The MDA can also issue takedown notices for specific content. In July 2013, the government informed parliament that the MDA had issued a total of 24 takedown notices since 1996, an average of less than 1.5 per year. One was the 2012 Innocence of Muslims YouTube video, which several governments banned. Twenty-one were for pornographic content or advertisements for sex or sex chats, and two involved gambling. In February 2014, another site was given a takedown order for promoting drug use. The information minister said the MDA had never directed websites to take down content “just because it is critical of the Government.” However, several bloggers have publicly acknowledged removing critical content under threat of criminal prosecution or defamation suits (see Violations of User Rights), while others are widely believed to do the same behind the scenes. The scale of such self-censorship cannot be ascertained, but is most likely routine among journalists working online.
In June 2013, an individual licensing framework took effect for large online news sites, removing them from the class license outlined above. Sites brought under this new framework are required to comply with any takedown notice within 24 hours, and to put up a “performance bond” of SGD 50,000 (US$40,000) as an incentive to exercise best efforts. The bond is in line with the requirement for television niche broadcasters. The MDA said that the bond could be in the form of a banker’s guarantee, and that it was prepared to exercise flexibility if any site faced difficulty in complying with this requirement.
The framework only covers sites reporting an average of one article on Singapore’s news and current affairs per week over a continuous two-month period, and receiving visits from a monthly average of 50,000 unique IP addresses from Singapore over those two months. Ten news sites belonging to media corporations were considered to qualify. Seven are run by Singapore Press Holdings, the publisher of most of Singapore’s newspapers, while another two belong to the government-owned national broadcaster, MediaCorp. Newspaper, television, and radio companies are already subject to discretionary individual licensing and traditionally cooperate with government. Yahoo Singapore’s news site, the only one of the ten not belonging to national mainstream media, was the likely trigger for the new regulation. Yahoo News operates a small newsroom of full-time reporters dedicated to covering Singapore for a local audience on a daily basis. Previously unencumbered by any discretionary permit system, it was sometimes slightly bolder in its political coverage, which may have drawn policymakers’ attention to the regulatory loophole. However, neither it nor any of the other nine sites could be said to have had a track record of intransigence towards political pressure, and all 10 agreed to comply with the new system. Since it is unlikely that any of the 10 sites would disobey a takedown request, the full implications of the online licensing system—including whether refusal to comply would result in the unprecedented ban of a news site—may remain untested.

TASKS AND EXERCISES:
(a) From the passage on Singapore's online content rules, return the words from "In June 2013, an" up to and including "with this requirement." unchanged.
(b) Resume the passage on Singapore's licensing of online news sites, picking up right after its final sentence.

[Collected data]
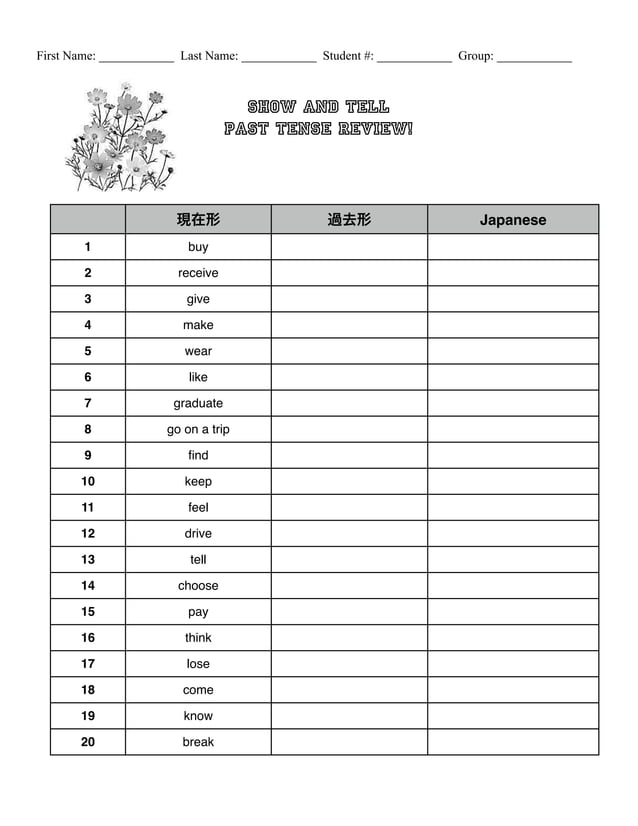 First Name: ____________ Last Name: ____________ Student #: ____________ Group: ____________

SHOW AND TELL
PAST TENSE REVIEW!

| | 現在形 | 過去形 | Japanese |
|---|---|---|---|
| 1 | buy | | |
| 2 | receive | | |
| 3 | give | | |
| 4 | make | | |
| 5 | wear | | |
| 6 | like | | |
| 7 | graduate | | |
| 8 | go on a trip | | |
| 9 | find | | |
| 10 | keep | | |
| 11 | feel | | |
| 12 | drive | | |
| 13 | tell | | |
| 14 | choose | | |
| 15 | pay | | |
| 16 | think | | |
| 17 | lose | | |
| 18 | come | | |
| 19 | know | | |
| 20 | break | | |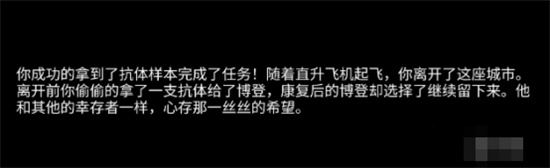 你成功的拿到了抗体样本完成了任务！随着直升飞机起飞，你离开了这座城市。离开前你偷偷的拿了一支抗体给了博登，康复后的博登却选择了继续留下来。他和其他的幸存者一样，心存那一丝丝的希望。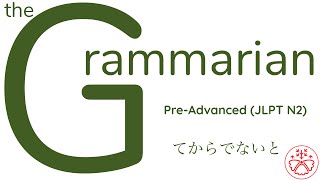 the Grammarian

Pre-Advanced (JLPT N2)

てからでないと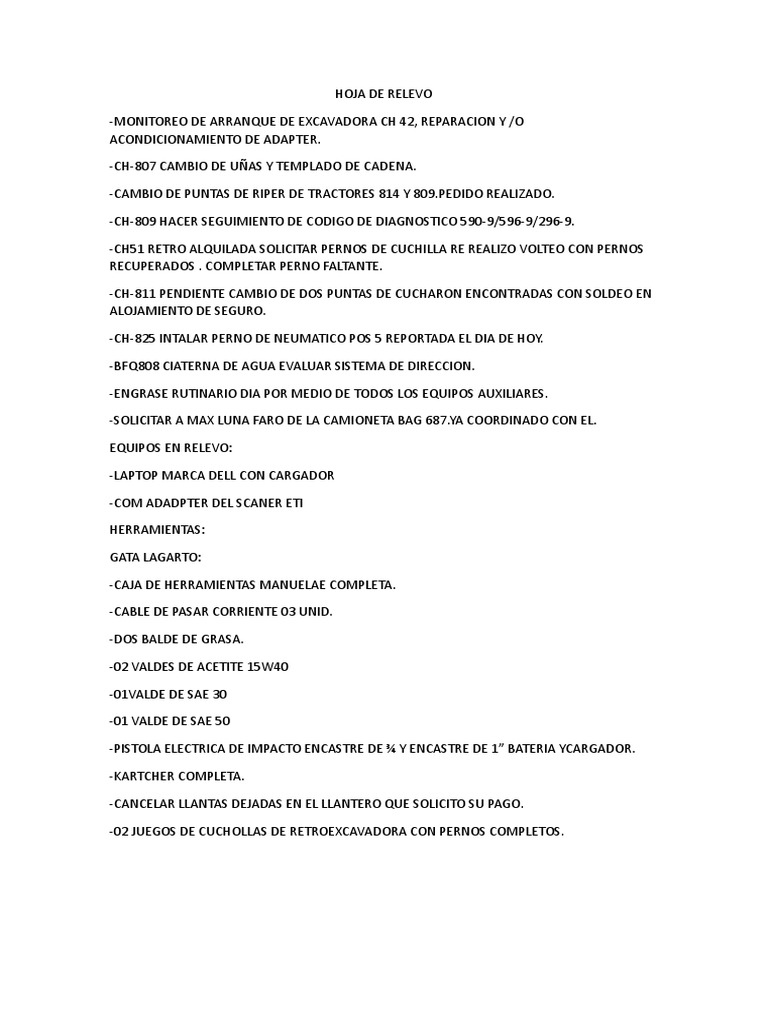 HOJA DE RELEVO

-MONITOREO DE ARRANQUE DE EXCAVADORA CH 42, REPARACION Y /O ACONDICIONAMIENTO DE ADAPTER.

-CH-807 CAMBIO DE UÑAS Y TEMPLADO DE CADENA.

-CAMBIO DE PUNTAS DE RIPER DE TRACTORES 814 Y 809.PEDIDO REALIZADO.

-CH-809 HACER SEGUIMIENTO DE CODIGO DE DIAGNOSTICO 590-9/596-9/296-9.

-CH51 RETRO ALQUILADA SOLICITAR PERNOS DE CUCHILLA RE REALIZO VOLTEO CON PERNOS RECUPERADOS . COMPLETAR PERNO FALTANTE.

-CH-811 PENDIENTE CAMBIO DE DOS PUNTAS DE CUCHARON ENCONTRADAS CON SOLDEO EN ALOJAMIENTO DE SEGURO.

-CH-825 INTALAR PERNO DE NEUMATICO POS 5 REPORTADA EL DIA DE HOY.

-BFQ808 CIATERNA DE AGUA EVALUAR SISTEMA DE DIRECCION.

-ENGRASE RUTINARIO DIA POR MEDIO DE TODOS LOS EQUIPOS AUXILIARES.

-SOLICITAR A MAX LUNA FARO DE LA CAMIONETA BAG 687.YA COORDINADO CON EL.

EQUIPOS EN RELEVO:

-LAPTOP MARCA DELL CON CARGADOR

-COM ADADPTER DEL SCANER ETI

HERRAMIENTAS:

GATA LAGARTO:

-CAJA DE HERRAMIENTAS MANUELAE COMPLETA.

-CABLE DE PASAR CORRIENTE 03 UNID.

-DOS BALDE DE GRASA.

-02 VALDES DE ACETITE 15W40

-01VALDE DE SAE 30

-01 VALDE DE SAE 50

-PISTOLA ELECTRICA DE IMPACTO ENCASTRE DE ¾ Y ENCASTRE DE 1” BATERIA YCARGADOR.

-KARTCHER COMPLETA.

-CANCELAR LLANTAS DEJADAS EN EL LLANTERO QUE SOLICITO SU PAGO.

-02 JUEGOS DE CUCHOLLAS DE RETROEXCAVADORA CON PERNOS COMPLETOS.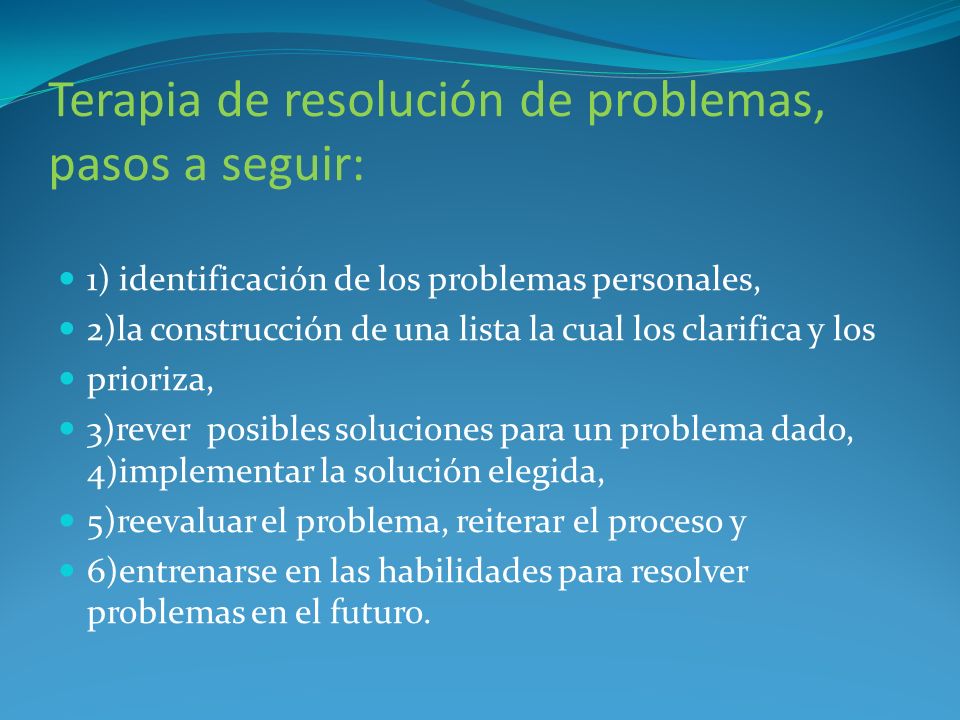 Terapia de resolución de problemas, pasos a seguir:

1) identificación de los problemas personales,

2)la construcción de una lista la cual los clarifica y los

prioriza,

3)rever posibles soluciones para un problema dado, 4)implementar la solución elegida,

5)reevaluar el problema, reiterar el proceso y

6)entrenarse en las habilidades para resolver problemas en el futuro.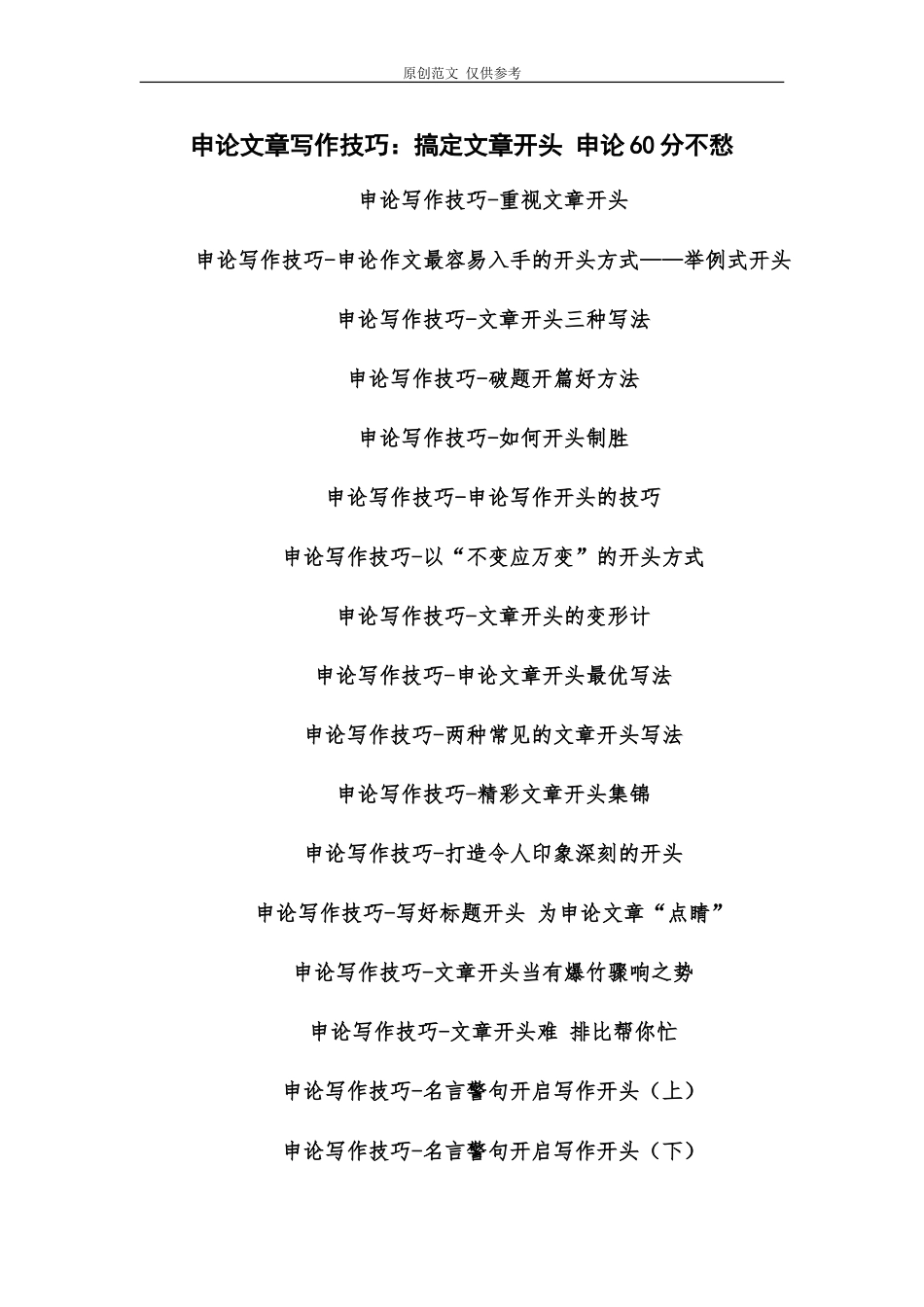 原创范文 仅供参考

申论文章写作技巧：搞定文章开头 申论60分不愁

申论写作技巧-重视文章开头

申论写作技巧-申论作文最容易入手的开头方式——举例式开头

申论写作技巧-文章开头三种写法

申论写作技巧-破题开篇好方法

申论写作技巧-如何开头制胜

申论写作技巧-申论写作开头的技巧

申论写作技巧-以“不变应万变”的开头方式

申论写作技巧-文章开头的变形计

申论写作技巧-申论文章开头最优写法

申论写作技巧-两种常见的文章开头写法

申论写作技巧-精彩文章开头集锦

申论写作技巧-打造令人印象深刻的开头

申论写作技巧-写好标题开头 为申论文章“点睛”

申论写作技巧-文章开头当有爆竹骤响之势

申论写作技巧-文章开头难 排比帮你忙

申论写作技巧-名言警句开启写作开头（上）

申论写作技巧-名言警句开启写作开头（下）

TASK RESULTS:
(a)
In June 2013, an individual licensing framework took effect for large online news sites, removing them from the class license outlined above. Sites brought under this new framework are required to comply with any takedown notice within 24 hours, and to put up a “performance bond” of SGD 50,000 (US$40,000) as an incentive to exercise best efforts. The bond is in line with the requirement for television niche broadcasters. The MDA said that the bond could be in the form of a banker’s guarantee, and that it was prepared to exercise flexibility if any site faced difficulty in complying with this requirement.

(b)
The new licensing framework was made public through a press release three days before it was implemented, highlighting the lack of transparent and politically independent processes for making or applying regulations. Bloggers and other observers complained that many of its details were unclear, including how the site’s audience was measured.
In parliament, the government denied that the new regulations were intended to stifle independent news coverage or criticism. It promised that the 10 sites would be consulted on the specifics of the licensing conditions to ensure that their operations would be virtually unaffected. Though prominent socio-political sites such as The Online Citizen qualified for the new licensing regime due to their large audience size and current affairs content the government said it was not considering extending the new rules to blogs that provide mainly commentary and did not perform regular original reporting. However, these assurances were not written into the regulations and only deepened unease about their arbitrary application.
While this framework was designed for the largest news sites, the government’s other main regulatory maneuver of 2013 targeted smaller start-ups with ambitions to go commercial. Most socio-political blogs generate negligible revenue and therefore lack the manpower to generate original reporting and commentary on a daily basis. However, a new start-up, The Independent, announced its ambition to develop a professionally run current affairs site. The team behind it included P. N. Balji, formerly editor of two national daily newspapers. Claiming that The Independent was on the brink of receiving foreign funding—which its owners denied—the government imposed new operating conditions on the company in July 2013. The publisher was required to sign an undertaking not to receive funds from foreign sources other than commercial advertising and subscription revenue. In addition, it had to submit detailed personal information about its owner, editorial team, and source of funds, including the names and national identity card numbers of individual funders, to the MDA. After some back-and-forth over the exact wording of the declaration forms, the group agreed to the terms.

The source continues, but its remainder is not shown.